Postscript: Organizing in the restaurant industry
By Stephanie Luce
The restaurant industry in the U.S. has historically had low rates of unionization, but there are exceptions. The Hotel Employees and Restaurant Employees union represented waitresses in cities around the country for many decades, but due to union-busting, the spread of national restaurant chains and internal differences over strategy, restaurant union density fell drastically in the 1970s and ‘80s. Still, some restaurants remain unionized today, including high-end establishments like the Rainbow Room, which is represented by the Hotel Trades Council in New York City. In 2016 workers at Ellen’s Stardust Diner in New York City organized with the Industrial Workers of the World, and workers helped each other survive the pandemic. And while not a restaurant, the recent union victories at Starbucks suggests that food service industry workers can still successfully unionize, even at a large corporation.
Workers have also built workers centers to support restaurant industry employees. One of the first workers centers, Chinese Staff and Workers Association, was formed in 1979 by restaurant workers in New York City.
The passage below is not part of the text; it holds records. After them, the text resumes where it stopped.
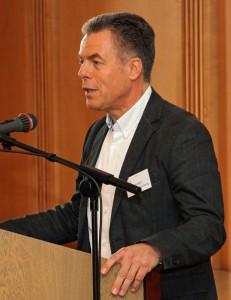 Stiftungsvorstand Holger Wüstenberg unterstützt das Work and Travel-Vorhaben von Sosan und Gulhat.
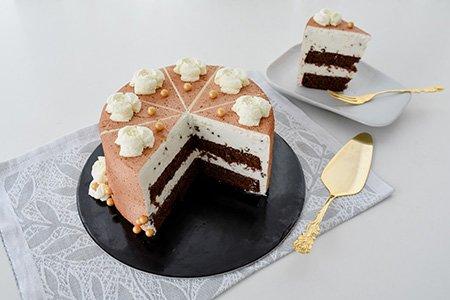 Stracciatellasahne-Torte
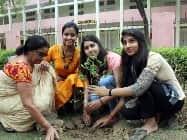 'हिन्दुस्तान' के साथ गुरुग्राम वासियों ने बेटियों के नाम लगाए पौधे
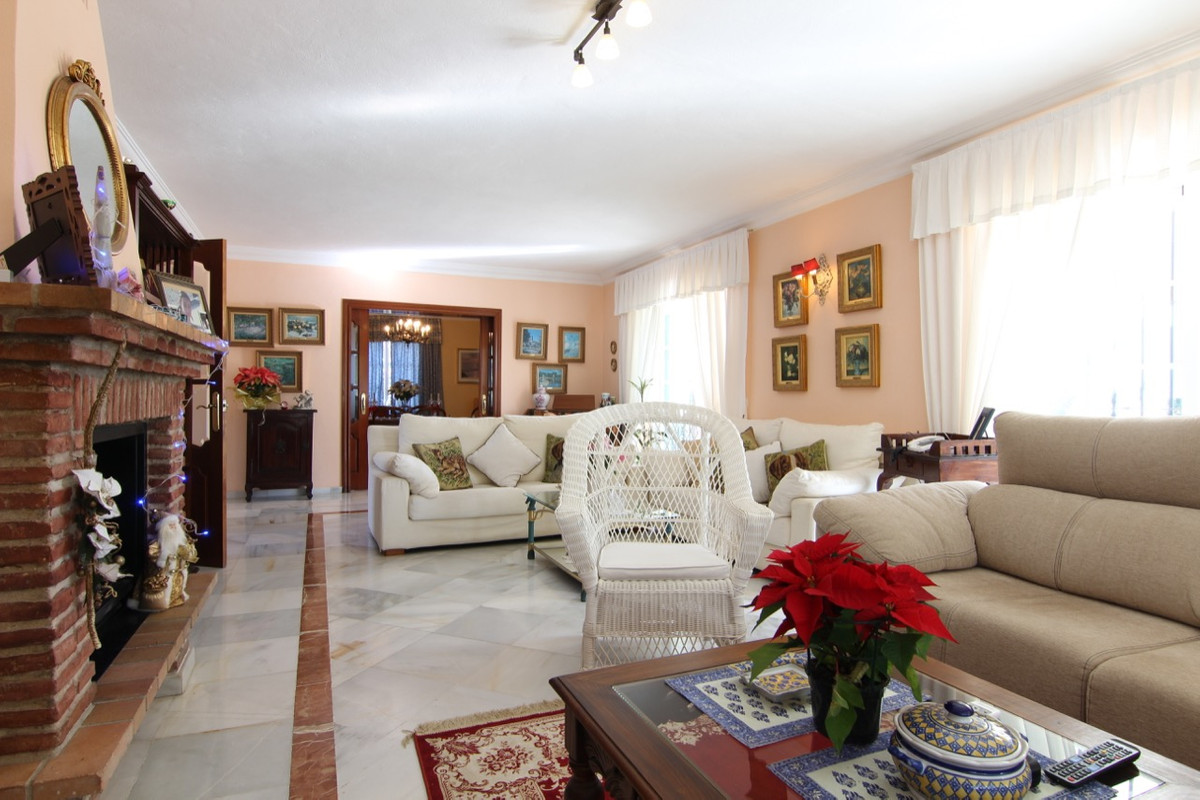 Villa Detached for sale in Guadalmina Alta, Costa del Sol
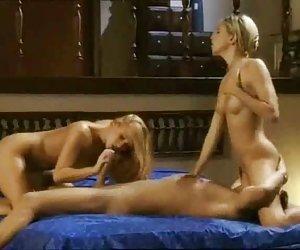 Modelo asiático caliente bailando desnuda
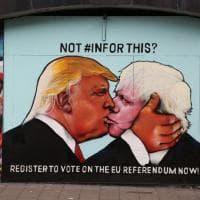 Bristol, Trump bacia Boris Johnson: a Bristol il murale anti Brexit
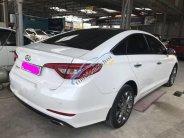 Cần bán lại xe Hyundai Sonata 2.0AT sản xuất 2015, màu trắng  giá 808 triệu tại Tp.HCM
They have fought for unpaid back wages, fought gentrification in Chinatown, and helped workers at the Silver Palace restaurant form an independent union.
The Restaurant Opportunities Center (ROC) was founded after 9/11 to help those workers impacted by the tragedy. The organization is now national and has lobbied for a range of legislation that would improve conditions for workers. They have conducted research showing pervasive sexual harassment in the industry and subsequently worked with legislators to introduce legislation penalizing harassment. They have also been at the forefront of working to eliminate the tipped wage system, which grew out of racist origins and has discriminatory impacts even today.
ROC has worked with some restaurant owners to improve working conditions. For example, Danny Meyer, one of the country’s best-known restaurateurs at the helm of Union Square Hospitality Group, attempted to eliminate tipping back in 2015. But as Samantha Ferraro notes, many seasoned servers would never agree to work for the no-tip models, preferring a lower base pay which is padded by tips accounting for an additional $60+ per hour. And in either model, restaurant workers depend on customers to make a living. This became a serious problem during the pandemic when the number of customers dropped dramatically. Danny Meyer suspended the no-tip practice in his restaurants in July 2020, reasoning, “We don’t know how often people will be eating out, we don’t know what they are willing to pay…We do know that guests want to tip generously right now.”
Even before the pandemic the restaurant industry was vulnerable to booms and busts, completely dependent on customer spending. One way to smooth out the risks for workers (and small restaurant owners) would be a universal basic income (UBI). Several countries and cities have tried out versions of the UBI, including a recent modified effort in Stockton, California. Most research finds the UBI has positive impacts on workers’ well-being, including reducing income instability and poverty, as well as decreasing anxiety and depression.
The Democratic Socialists of America (DSA) has a national Restaurant Organizing Project that has helped support unemployed restaurant workers throughout the pandemic. The aim is to organize workers in the industry to reshape it in the long run.